**Exercise instructions**:
Starting at the line that contains "The image before" and continuing through the end of the material, recast each nonblank line as a row of a Markdown table with the columns Row and Line.

**Data rows**:
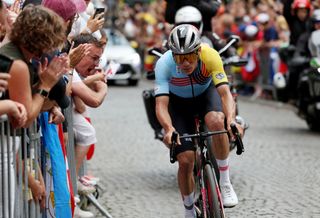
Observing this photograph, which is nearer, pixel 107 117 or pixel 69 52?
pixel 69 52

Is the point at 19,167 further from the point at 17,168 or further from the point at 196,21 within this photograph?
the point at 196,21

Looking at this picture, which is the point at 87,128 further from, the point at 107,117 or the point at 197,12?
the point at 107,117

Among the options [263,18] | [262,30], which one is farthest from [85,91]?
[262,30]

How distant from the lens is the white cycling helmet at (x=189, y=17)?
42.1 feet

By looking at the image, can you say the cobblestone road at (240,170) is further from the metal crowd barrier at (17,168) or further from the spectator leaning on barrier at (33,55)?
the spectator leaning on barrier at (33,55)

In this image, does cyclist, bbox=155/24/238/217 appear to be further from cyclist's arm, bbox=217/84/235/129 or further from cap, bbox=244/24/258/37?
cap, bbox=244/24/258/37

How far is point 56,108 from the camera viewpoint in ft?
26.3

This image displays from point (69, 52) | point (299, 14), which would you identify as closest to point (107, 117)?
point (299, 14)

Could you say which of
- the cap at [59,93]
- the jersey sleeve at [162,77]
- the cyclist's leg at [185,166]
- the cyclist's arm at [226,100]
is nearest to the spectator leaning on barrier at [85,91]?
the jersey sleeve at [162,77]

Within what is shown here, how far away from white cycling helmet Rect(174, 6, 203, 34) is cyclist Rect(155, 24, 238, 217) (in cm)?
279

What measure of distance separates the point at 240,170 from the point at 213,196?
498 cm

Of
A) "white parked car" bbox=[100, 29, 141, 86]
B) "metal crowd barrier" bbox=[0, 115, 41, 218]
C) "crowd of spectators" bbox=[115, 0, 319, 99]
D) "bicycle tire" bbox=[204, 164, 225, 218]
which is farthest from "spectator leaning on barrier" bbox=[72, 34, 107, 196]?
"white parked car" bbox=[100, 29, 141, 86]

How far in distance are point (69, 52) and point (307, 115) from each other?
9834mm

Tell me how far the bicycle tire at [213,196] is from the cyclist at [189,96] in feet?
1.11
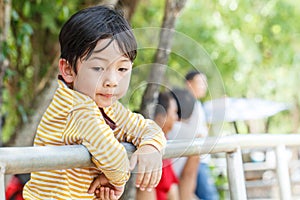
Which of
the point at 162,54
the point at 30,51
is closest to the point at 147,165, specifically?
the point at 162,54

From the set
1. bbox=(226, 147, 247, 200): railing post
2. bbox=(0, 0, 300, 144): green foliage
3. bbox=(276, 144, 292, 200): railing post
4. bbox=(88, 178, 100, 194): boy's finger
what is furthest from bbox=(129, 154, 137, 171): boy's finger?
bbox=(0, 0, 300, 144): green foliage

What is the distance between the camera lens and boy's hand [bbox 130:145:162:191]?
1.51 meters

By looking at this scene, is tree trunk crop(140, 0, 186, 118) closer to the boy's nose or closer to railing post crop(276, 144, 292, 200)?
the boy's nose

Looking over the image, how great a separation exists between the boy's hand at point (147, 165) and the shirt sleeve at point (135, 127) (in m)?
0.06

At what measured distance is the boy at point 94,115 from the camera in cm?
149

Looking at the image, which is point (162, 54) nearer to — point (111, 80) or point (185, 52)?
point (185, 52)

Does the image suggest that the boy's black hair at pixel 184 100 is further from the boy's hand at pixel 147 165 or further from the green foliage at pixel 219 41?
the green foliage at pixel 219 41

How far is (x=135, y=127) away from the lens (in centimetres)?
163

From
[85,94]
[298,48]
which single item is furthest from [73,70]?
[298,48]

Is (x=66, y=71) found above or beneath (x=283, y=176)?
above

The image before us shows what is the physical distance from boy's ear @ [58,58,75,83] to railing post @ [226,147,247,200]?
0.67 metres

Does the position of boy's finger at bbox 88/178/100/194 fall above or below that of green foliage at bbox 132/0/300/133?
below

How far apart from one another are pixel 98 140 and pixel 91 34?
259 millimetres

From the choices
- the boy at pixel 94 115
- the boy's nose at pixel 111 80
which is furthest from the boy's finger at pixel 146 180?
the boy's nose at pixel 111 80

**Exercise output**:
| Row | Line |
|---|---|
| 1 | The image before us shows what is the physical distance from boy's ear @ [58,58,75,83] to railing post @ [226,147,247,200]? |
| 2 | 0.67 metres |
| 3 | Does the position of boy's finger at bbox 88/178/100/194 fall above or below that of green foliage at bbox 132/0/300/133? |
| 4 | below |
| 5 | How far apart from one another are pixel 98 140 and pixel 91 34? |
| 6 | 259 millimetres |
| 7 | From the choices |
| 8 | - the boy at pixel 94 115 |
| 9 | - the boy's nose at pixel 111 80 |
| 10 | which is furthest from the boy's finger at pixel 146 180? |
| 11 | the boy's nose at pixel 111 80 |